## Apply what you read
1. Answer these questions from the text on De Cayeux, one answer per line, marked the same way:
(a) At which conference was she a keynote speaker?
(b) At which event did she brief the foreign media pool?
(c) Besides the Economic Club of New York, what organization is she a member of?
2. Name every media outlet that the text on De Cayeux says has quoted her.
3. Reproduce the text on De Cayeux word for word, starting with "De Cayeux is also" and going on through "Foundation's NewSpace Conference.".

## Text section
########

De Cayeux is also a member of the Economic Club of New York, and a member of Women Corporate Directors.

===International conferences===
De Cayeux is a regular speaker at global technology and business conferences including the Australia Space Forum, the UAE's Global Aerospace Summit, Canada's International Space Development Conference, the Association of Space Explorers Congress, the National Space Symposium, the Women's Forum for the Economy and Society, and artificial intelligence conference Time Machine. She was a keynote speaker at the Space Frontier Foundation's NewSpace Conference.

===Media and public engagement===
De Cayeux has been published by the Atlantic Council, in Forbes, Huffington Post, Techonomy, and the Truman National Security Project on foreign policy and technology matters ranging from tech diplomacy and US-China relations, to North Korea's nuclear ambitions, transatlantic relations, US-France relations and national security space. She is frequently quoted in the media, including BBC Future, CNN, The New York Times, and The Wall Street Journal. She has contributed to Harvard Business School’s skydeck podcast, and appeared as a guest contributor on innovation, economic and political issues on French television channels BFM TV and M6. She briefed the foreign media pool on entrepreneurship and the economy at the 2016 Democratic Convention. She has also participated as a speaker in the US State Department Speaker Bureau Program.

########

## Data provided
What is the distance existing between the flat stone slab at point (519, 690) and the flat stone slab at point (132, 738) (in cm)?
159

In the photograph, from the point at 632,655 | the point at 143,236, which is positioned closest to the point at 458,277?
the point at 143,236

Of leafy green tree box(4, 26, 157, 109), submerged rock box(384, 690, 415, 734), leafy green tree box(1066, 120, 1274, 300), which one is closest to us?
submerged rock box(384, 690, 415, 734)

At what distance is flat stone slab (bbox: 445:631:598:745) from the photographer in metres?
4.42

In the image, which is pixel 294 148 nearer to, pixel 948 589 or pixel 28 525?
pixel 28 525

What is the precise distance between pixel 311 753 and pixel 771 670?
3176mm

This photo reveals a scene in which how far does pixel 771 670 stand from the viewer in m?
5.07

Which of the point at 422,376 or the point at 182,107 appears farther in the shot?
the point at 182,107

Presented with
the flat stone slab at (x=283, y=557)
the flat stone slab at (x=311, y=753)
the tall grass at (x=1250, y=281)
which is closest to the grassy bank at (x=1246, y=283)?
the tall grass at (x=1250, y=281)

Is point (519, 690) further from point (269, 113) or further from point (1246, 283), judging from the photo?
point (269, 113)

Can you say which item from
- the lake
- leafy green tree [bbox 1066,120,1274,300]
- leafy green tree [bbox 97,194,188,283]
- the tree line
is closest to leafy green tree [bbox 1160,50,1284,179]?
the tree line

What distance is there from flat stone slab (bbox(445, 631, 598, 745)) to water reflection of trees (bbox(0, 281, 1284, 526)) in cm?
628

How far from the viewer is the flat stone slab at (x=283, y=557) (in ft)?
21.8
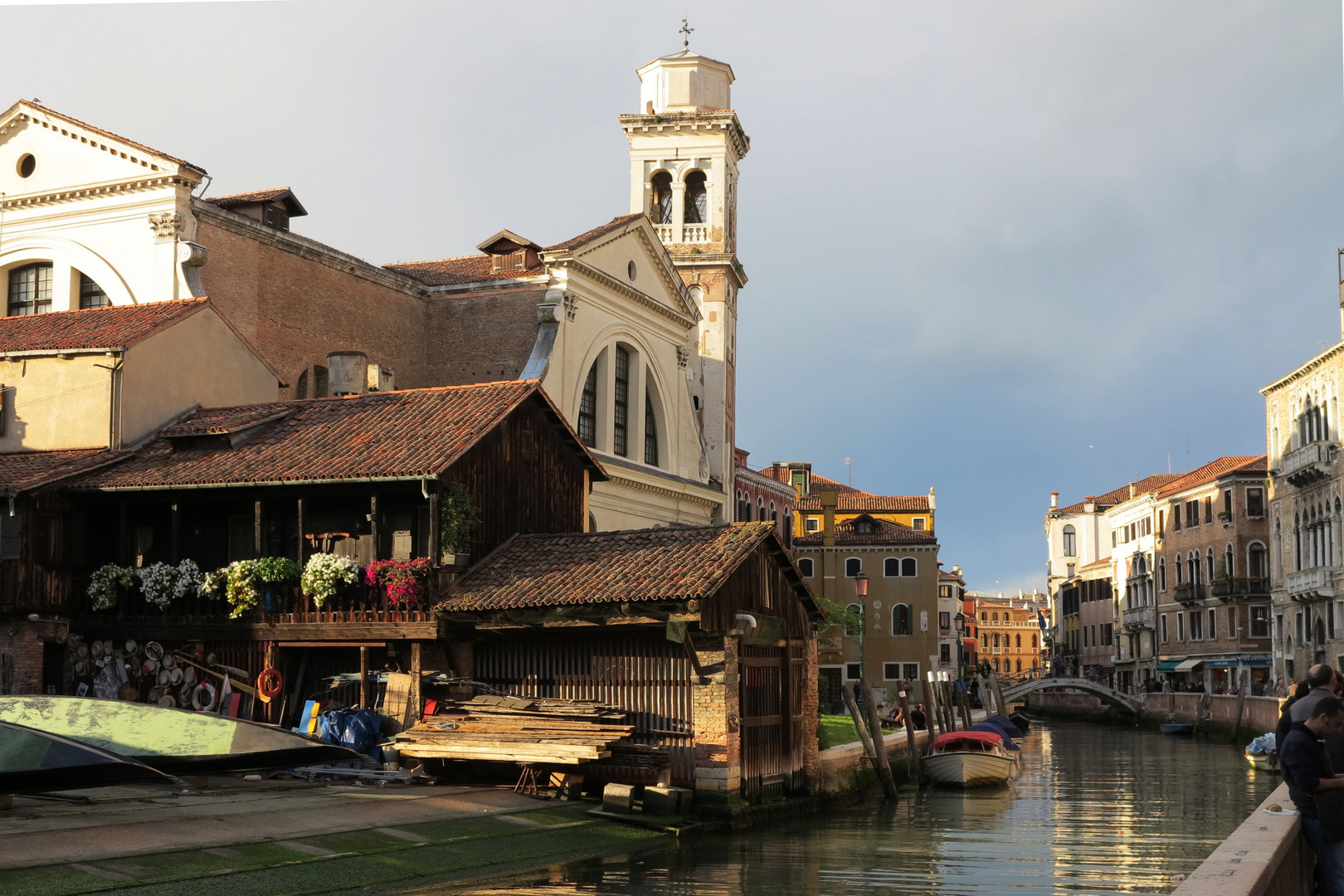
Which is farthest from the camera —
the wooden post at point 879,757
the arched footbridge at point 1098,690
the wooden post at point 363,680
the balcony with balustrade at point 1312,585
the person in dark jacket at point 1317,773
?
the arched footbridge at point 1098,690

########

## Solutions
1.
(a) The Space Frontier Foundation's NewSpace Conference
(b) The 2016 Democratic Convention
(c) Women Corporate Directors

2. BBC Future, CNN, The New York Times, The Wall Street Journal

3.
De Cayeux is also a member of the Economic Club of New York, and a member of Women Corporate Directors.

===International conferences===
De Cayeux is a regular speaker at global technology and business conferences including the Australia Space Forum, the UAE's Global Aerospace Summit, Canada's International Space Development Conference, the Association of Space Explorers Congress, the National Space Symposium, the Women's Forum for the Economy and Society, and artificial intelligence conference Time Machine. She was a keynote speaker at the Space Frontier Foundation's NewSpace Conference.